Question

Percentage yield of sodium peroxide if 5 g of sodium oxide produces 5.5 g of sodium peroxide

Answer 1

Answer:

87.40 %

Explanation:

Concept being tested: Percent yield of a product

We are given;

Mass of Sodium oxide 5 g

Experimental or Actual yield of sodium peroxide IS 5.5 g

We are required to calculate the percent yield of sodium peroxide;

The equation for the reaction that forms sodium peroxide is

2Na₂O + O₂ → 2Na₂O₂

Step 1; moles of sodium oxide

Moles = mass ÷ molar mass

Molar mass of sodium oxide is 61.98 g/mol

Therefore;

Moles = 5 g ÷ 61.98 g/mol

          = 0.0807 moles

Step 2: Theoretical moles of sodium peroxide produced

From the equation, 2 moles of sodium oxide produces 1 mole of sodium peroxide.

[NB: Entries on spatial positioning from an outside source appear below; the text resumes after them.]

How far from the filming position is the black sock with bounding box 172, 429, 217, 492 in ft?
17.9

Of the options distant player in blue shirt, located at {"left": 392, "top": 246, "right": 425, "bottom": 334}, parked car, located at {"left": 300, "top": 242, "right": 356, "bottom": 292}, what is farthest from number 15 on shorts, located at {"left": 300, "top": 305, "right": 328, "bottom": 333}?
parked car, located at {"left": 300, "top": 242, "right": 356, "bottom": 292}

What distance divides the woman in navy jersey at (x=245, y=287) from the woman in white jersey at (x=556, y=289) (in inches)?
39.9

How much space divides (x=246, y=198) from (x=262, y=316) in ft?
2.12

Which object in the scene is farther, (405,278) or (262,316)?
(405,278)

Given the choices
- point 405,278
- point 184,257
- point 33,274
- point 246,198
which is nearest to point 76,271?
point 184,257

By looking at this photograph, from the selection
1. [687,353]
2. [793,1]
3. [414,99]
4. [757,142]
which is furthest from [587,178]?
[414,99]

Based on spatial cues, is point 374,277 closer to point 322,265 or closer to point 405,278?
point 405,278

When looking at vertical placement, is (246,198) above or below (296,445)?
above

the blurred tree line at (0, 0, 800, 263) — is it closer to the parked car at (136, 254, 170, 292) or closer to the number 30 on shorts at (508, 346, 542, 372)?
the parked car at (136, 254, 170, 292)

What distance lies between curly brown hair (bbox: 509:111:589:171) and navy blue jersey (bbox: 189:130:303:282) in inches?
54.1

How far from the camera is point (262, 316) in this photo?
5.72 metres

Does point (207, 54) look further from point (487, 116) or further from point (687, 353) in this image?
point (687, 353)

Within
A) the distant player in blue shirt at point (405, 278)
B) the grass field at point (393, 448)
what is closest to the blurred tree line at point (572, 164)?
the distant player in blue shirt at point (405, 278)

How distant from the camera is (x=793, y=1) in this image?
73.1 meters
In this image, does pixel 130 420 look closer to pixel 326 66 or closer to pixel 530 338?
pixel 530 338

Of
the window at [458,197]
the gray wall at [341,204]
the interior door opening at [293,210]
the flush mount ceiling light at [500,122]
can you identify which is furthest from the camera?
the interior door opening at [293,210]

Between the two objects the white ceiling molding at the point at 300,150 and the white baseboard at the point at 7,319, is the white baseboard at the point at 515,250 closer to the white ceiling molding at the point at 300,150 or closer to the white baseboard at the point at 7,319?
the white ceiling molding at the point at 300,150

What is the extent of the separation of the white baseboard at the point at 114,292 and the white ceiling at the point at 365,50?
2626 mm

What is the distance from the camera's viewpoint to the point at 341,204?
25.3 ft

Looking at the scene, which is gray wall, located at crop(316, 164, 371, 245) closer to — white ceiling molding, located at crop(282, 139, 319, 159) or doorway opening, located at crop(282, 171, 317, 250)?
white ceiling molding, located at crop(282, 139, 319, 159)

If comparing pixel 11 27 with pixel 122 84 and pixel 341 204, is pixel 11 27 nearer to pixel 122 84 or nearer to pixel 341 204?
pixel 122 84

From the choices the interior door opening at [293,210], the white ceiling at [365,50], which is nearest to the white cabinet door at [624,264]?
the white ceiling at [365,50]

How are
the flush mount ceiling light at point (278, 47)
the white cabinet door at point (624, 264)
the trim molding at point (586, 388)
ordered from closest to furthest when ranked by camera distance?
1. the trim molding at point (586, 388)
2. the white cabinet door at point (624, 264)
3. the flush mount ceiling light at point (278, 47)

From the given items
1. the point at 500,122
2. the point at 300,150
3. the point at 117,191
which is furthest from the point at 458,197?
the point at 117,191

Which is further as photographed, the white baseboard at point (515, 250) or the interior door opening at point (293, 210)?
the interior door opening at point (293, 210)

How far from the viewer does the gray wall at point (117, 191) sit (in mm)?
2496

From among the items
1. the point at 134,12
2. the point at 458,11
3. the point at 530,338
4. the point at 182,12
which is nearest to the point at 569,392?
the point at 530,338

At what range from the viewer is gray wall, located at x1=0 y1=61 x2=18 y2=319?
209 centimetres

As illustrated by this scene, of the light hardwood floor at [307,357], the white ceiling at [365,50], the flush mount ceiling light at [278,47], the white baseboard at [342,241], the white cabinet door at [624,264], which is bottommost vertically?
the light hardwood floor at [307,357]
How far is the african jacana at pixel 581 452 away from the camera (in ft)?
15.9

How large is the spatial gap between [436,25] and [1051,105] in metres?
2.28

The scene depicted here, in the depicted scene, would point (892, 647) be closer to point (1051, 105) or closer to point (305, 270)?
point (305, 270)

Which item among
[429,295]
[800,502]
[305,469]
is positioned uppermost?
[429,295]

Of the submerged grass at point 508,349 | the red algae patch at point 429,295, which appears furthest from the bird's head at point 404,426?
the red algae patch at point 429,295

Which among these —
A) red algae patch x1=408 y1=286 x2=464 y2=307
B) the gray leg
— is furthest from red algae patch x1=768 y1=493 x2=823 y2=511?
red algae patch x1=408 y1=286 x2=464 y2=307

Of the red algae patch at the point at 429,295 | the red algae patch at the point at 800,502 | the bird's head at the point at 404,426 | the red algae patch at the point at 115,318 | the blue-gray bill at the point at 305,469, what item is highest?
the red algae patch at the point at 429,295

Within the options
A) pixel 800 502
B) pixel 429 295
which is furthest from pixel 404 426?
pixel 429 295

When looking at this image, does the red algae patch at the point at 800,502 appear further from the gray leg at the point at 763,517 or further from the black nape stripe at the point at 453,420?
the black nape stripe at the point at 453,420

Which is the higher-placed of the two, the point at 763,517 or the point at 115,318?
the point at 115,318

Thus, moles of sodium peroxide used is 0.0807 moles

Step 3: Theoretical mass of sodium peroxide used

Mass = Number of moles × Molar mass

Molar mass of sodium peroxide = 77.98 g/mol

Therefore;

Theoretical mass = 0.0807 moles × 77.98 g/mol

                            = 6.293 g

Theoretical mass of Na₂O₂ is 6.293 g

Step 4: Percent yield of Na₂O₂

• We know that percent yield is given by the ratio of actual yield to theoretical yield expressed as a percentage.

$Percent yield=(\frac{Actual yield}{theoretical yield})100$

$Percent yield(Na_{2}O_{2})=(\frac{5.5g}{6.293g})100$

                       = 87.40 %

Therefore, the percentage yield of sodium peroxide is 87.4%